## Source document
BEGIN

Suitable solvent systems capable of dissolving plant proteins and direct their self-assembly into aggregated structures are required to improve their processability into structured materials. Previous approaches have exploited the use of nonvolatile chaotropic agents to extensively denature proteins, but these often remain in the final product and can greatly affect the final material properties33,34,35. In this work, we exploit the use of binary mixtures of water and acetic acid, alongside exposure to ultrasonication and elevated temperatures, to improve the solubility of a model plant protein feedstock. Acetic acid was chosen due to its ability to enhance the solvation of hydrophobic amino acid residues under aqueous-compatible conditions36,37, and ultrasonication treatment was applied in order to disrupt large protein aggregates into smaller particles, as well as destabilizing intermolecular interactions, ultimately promoting the formation of small soluble protein aggregates28,38,39,40. Together with exposure to elevated temperatures, the protein can be fully dissolved and denatured, enabling the formation of new intermolecular interactions in a controlled manner.

END

## Data records

BEGIN

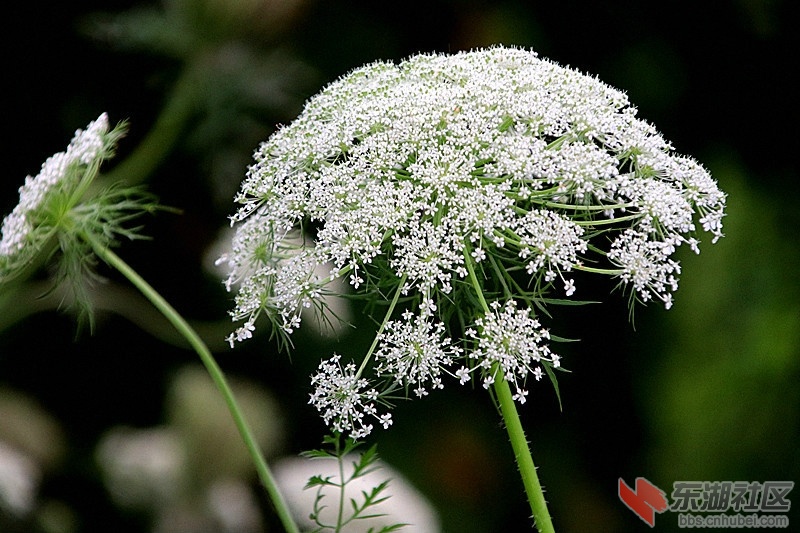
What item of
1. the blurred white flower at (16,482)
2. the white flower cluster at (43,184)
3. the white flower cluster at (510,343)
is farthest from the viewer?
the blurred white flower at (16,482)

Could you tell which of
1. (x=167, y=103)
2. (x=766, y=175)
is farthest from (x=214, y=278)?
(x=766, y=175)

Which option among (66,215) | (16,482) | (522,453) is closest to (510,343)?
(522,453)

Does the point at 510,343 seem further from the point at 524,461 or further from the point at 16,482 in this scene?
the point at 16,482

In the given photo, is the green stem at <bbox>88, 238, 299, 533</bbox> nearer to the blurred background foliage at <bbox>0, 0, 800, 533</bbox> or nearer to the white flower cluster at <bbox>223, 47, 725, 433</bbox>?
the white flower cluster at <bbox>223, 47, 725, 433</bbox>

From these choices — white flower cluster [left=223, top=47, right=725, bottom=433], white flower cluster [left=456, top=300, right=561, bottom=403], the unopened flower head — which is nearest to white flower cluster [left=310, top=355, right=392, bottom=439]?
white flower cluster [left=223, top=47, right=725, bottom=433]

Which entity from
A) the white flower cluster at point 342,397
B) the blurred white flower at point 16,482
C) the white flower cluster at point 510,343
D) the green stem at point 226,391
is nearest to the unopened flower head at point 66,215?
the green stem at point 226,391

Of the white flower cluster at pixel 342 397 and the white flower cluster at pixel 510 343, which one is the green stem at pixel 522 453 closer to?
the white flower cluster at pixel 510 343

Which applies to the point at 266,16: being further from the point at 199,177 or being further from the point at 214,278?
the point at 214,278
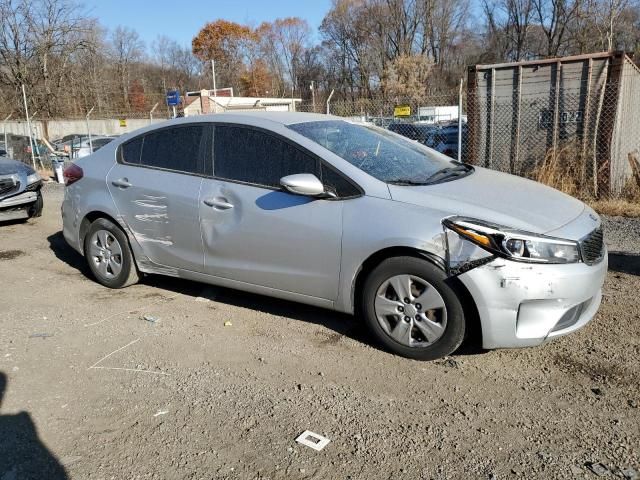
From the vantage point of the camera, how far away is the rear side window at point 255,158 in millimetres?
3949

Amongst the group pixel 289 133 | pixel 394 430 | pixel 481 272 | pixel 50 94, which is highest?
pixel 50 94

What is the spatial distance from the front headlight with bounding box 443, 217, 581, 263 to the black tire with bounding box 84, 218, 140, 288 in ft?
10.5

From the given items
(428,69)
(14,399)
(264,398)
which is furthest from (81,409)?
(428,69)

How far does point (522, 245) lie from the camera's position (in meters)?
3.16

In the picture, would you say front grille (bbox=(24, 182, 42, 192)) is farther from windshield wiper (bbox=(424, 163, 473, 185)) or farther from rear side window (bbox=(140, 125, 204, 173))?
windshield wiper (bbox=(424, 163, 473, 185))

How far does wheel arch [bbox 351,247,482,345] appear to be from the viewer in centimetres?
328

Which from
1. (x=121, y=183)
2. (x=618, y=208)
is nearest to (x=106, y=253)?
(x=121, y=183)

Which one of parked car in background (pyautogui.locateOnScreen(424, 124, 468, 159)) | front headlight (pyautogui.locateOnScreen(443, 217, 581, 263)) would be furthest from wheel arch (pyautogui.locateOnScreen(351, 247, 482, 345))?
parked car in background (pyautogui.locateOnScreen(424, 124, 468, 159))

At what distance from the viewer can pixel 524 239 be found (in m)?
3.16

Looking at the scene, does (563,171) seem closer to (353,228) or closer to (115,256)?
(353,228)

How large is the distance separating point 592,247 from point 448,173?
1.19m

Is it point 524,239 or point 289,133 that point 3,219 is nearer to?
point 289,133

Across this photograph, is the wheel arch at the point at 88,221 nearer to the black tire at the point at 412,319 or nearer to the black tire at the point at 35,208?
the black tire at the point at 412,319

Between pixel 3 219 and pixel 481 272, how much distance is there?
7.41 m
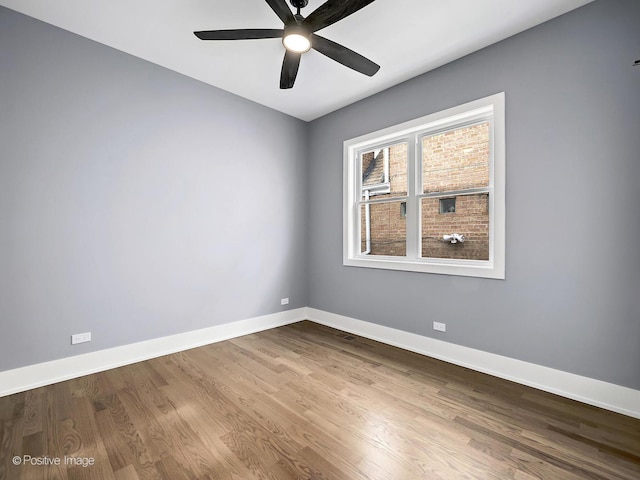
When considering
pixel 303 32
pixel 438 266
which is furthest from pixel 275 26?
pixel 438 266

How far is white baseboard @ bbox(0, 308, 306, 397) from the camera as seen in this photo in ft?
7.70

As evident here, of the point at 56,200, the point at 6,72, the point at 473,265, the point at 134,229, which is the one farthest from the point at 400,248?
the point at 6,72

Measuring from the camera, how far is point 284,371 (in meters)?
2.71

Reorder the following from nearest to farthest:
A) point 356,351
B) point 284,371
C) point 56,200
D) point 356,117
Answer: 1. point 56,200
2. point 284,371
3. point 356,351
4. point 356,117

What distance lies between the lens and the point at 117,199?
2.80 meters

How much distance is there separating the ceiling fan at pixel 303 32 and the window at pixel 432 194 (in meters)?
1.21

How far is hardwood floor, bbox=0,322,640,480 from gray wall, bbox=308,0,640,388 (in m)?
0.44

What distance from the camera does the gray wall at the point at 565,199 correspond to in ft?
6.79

END
BEGIN

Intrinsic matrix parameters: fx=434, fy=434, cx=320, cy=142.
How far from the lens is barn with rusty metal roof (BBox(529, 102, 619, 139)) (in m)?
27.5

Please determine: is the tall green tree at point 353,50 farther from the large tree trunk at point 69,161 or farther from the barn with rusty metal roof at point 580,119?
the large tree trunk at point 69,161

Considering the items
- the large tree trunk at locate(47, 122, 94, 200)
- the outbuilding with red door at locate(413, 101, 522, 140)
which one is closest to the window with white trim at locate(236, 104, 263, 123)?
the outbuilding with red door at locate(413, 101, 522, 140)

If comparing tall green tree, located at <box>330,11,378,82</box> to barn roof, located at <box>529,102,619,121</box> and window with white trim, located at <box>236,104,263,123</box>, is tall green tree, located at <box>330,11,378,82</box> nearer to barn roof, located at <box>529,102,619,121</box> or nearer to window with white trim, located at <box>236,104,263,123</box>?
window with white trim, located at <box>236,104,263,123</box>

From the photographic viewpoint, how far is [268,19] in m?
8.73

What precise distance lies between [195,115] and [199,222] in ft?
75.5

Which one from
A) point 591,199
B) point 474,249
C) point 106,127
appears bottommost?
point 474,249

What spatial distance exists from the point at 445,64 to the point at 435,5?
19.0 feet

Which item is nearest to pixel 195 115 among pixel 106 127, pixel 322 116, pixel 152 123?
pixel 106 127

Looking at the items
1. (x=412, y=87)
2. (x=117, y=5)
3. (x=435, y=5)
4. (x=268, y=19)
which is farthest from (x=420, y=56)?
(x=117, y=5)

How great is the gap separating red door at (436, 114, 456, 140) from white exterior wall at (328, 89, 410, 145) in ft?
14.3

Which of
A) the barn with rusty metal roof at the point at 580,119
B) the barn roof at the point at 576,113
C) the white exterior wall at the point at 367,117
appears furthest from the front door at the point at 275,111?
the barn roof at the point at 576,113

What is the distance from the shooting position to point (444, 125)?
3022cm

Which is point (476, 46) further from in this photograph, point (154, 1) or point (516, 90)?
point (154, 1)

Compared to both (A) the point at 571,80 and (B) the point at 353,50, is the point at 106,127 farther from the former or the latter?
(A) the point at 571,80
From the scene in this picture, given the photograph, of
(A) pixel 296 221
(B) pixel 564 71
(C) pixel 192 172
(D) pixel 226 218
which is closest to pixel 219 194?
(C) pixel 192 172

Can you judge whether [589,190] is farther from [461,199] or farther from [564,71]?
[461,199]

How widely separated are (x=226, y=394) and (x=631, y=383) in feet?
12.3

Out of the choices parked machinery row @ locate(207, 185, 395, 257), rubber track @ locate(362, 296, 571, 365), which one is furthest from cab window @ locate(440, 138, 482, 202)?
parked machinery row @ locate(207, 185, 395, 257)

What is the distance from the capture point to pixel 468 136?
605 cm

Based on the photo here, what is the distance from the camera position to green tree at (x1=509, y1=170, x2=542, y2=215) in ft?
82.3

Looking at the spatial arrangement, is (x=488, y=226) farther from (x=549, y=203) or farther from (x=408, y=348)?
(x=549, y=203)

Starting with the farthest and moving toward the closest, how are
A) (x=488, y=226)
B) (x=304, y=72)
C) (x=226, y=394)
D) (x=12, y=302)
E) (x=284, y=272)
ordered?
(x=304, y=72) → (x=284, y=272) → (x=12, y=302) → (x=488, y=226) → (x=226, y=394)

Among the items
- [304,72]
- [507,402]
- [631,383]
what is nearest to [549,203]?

END
BEGIN

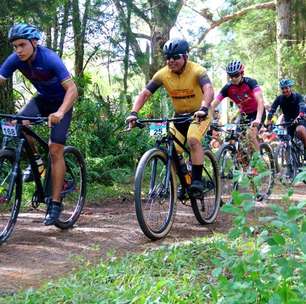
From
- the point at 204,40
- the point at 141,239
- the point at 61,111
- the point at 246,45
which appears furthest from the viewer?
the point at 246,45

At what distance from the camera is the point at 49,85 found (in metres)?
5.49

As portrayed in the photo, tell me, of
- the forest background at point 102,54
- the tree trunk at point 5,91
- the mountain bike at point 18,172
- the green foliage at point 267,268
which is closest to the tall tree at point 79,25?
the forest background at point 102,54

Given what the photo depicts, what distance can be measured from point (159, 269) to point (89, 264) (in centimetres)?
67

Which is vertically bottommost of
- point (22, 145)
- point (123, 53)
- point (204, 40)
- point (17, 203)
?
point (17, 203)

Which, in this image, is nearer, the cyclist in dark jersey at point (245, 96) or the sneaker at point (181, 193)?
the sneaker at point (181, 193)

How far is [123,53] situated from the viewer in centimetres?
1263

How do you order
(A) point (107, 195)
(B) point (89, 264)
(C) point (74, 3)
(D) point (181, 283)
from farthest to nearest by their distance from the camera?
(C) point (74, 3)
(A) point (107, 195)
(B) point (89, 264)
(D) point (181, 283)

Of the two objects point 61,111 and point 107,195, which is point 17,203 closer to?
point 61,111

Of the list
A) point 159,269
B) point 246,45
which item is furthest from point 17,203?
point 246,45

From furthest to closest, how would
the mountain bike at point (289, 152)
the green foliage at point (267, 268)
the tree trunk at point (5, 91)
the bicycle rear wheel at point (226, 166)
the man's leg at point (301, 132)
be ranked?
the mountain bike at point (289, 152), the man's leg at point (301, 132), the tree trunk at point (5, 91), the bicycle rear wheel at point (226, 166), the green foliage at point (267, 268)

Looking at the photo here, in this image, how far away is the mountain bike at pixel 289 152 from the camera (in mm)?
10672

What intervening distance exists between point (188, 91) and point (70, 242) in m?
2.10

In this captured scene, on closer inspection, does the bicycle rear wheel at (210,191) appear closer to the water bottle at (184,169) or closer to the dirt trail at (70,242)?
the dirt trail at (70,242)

END

## What to do
[1] Using the passage on plant protein solvents, decide whether each statement agrees with it. Answer yes or no for each, and quote the words of the passage that settle it.
(a) Earlier methods relied on volatile chaotropic agents to denature proteins.
(b) Ultrasonication was applied to break large protein aggregates into smaller particles.
(c) Acetic acid was selected for its ability to improve the solvation of hydrophobic amino acid residues.
[2] Carry the passage on plant protein solvents further, picking up after its final sentence.
You can leave the lines aside; they play no part here.

## Results by task
[1]
(a) No: "nonvolatile chaotropic agents"
(b) Yes: "disrupt large protein aggregates into smaller particles"
(c) Yes: "Acetic acid was chosen due to its ability to enhance the solvation of hydrophobic amino acid residues"

[2]
We first utilised this approach to prepare a soy protein isolate (SPI) solution, which was then processed into a film by solvent-casting (Fig. 1a). SPI was chosen as a model plant-based protein since it is one of the most available sources of plant proteins and is available as a by-product of soybean oil production26. A colloidal protein slurry was first prepared by dispersing SPI at 10 w/v% protein concentration in a 30 v/v% acetic acid aqueous solution. The slurry was then exposed to ultrasonication treatment and elevated temperature (90 °C) for 30 min, which resulted in the formation of a translucent aqueous solution (Fig. 1a). Turbidity measurements, solubility measurements, dynamic light scattering (DLS), optical microscopy, and transmission electron microscopy (TEM) characterisation revealed that proteins processed in aqueous acetic acid solution have a significantly smaller particle size (29 ± 9.1 nm) compared to a control protein sample dispersed in deionised water (148 ± 68 nm, Supplementary Figs. 2 and 3) as well as higher transparency and solubility (Supplementary Fig. 1).

Fig. 1: Solvation of plant proteins and generation of films through molecular self-assembly.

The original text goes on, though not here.